- Born: 1955 (age 70–71) Montevideo, Uruguay
- Education: University of Uruguay, National University of Mexico, and UCLA
- Occupation: Professor
- Employer: Northwestern University

= Guillermo Oliver =

Guillermo Oliver is a Uruguayan-American research scientist. He is currently the Thomas D. Spies Professor of Lymphatic Metabolism at Northwestern University, and director of the Center for Vascular and Developmental Biology at the Feinberg Cardiovascular Research Institute. Oliver is an elected member of both the American Association for the Advancement of Science and the Academia de Ciencias de América Latina.

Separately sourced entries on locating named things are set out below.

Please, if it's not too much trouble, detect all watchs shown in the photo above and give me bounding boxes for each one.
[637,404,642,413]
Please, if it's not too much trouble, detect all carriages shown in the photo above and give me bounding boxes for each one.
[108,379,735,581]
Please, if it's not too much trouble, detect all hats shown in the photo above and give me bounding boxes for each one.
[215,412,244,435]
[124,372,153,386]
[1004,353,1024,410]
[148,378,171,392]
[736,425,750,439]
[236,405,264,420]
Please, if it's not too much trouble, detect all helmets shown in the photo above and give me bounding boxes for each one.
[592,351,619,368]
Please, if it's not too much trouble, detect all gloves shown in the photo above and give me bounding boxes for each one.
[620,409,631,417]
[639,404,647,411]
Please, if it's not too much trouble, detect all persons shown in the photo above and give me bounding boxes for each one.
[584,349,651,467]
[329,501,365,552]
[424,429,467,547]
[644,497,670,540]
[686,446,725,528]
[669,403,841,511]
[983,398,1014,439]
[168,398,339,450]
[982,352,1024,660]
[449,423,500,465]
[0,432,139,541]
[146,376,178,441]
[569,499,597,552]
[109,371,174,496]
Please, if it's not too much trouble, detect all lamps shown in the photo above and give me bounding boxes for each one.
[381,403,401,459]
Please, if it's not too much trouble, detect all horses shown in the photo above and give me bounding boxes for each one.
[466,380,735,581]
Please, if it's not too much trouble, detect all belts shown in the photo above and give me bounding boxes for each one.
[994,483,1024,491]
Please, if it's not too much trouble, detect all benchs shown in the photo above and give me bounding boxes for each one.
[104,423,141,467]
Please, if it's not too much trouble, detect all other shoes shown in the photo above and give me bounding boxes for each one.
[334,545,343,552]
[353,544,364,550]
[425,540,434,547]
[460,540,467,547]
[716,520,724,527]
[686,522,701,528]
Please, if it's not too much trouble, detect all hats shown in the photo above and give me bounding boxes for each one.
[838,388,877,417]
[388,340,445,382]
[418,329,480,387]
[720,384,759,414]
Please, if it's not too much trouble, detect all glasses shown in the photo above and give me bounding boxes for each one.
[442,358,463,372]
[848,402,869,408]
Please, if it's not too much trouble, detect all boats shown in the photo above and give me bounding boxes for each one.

==Early life and education==
Guillermo Oliver was born in 1955 in Montevideo, Uruguay. He got his bachelor's degree in Sciences from the University of Uruguay and his Master in Sciences degree from the National University of Mexico (UNAM). He then completed his Ph.D. work, focusing on the role of Hox genes in mouse development at UCLA.

==Career==
Oliver has worked on cloning and characterizing the Six3 and Prox1 genes. In 1996 he began working in the Department of Genetics at St. Jude Children's Research Hospital in Memphis, as a faculty member. In 2015 he was named the Thomas D. Spies Professor of Lymphatic Metabolism at Northwestern University in the Department of Medicine in the Division of Nephrology and Hypertension, and he is also the director of the Center for Vascular and Developmental Biology at the Feinberg Cardiovascular Research Institute.

==Research==
One of Oliver's research focuses has been the lymphatic vasculature, and his laboratory demonstrated that Prox1 activity was required for the differentiation of lymphatic endothelial cells and the formation of the entire lymphatic vasculature. They later showed the role of the lymphatic vasculature on obesity. His laboratory also identified Six2 as a critical gene in the process of generation of nephron progenitors and demonstrated that Six3 activity was required for the formation of the mammalian forebrain and neuroretina in mice. He expanded those results using embryonic stem cells and induced pluripotent stem cells to generate eye organoids that mimic early eye development. In 2020, he published his research on the role of the Reelin protein promotes cardiac regeneration and repair by reducing cell death after heart injury in the journal Nature.

==Awards==
In 2011 Oliver was elected to the American Association for the Advancement of Science in the Section on Biological Sciences. Oliver was then elected a member of the Academia de Ciencias de América Latina in 2019. In 2021 he received the Earl Benditt award from the North American Vascular Biology Organization.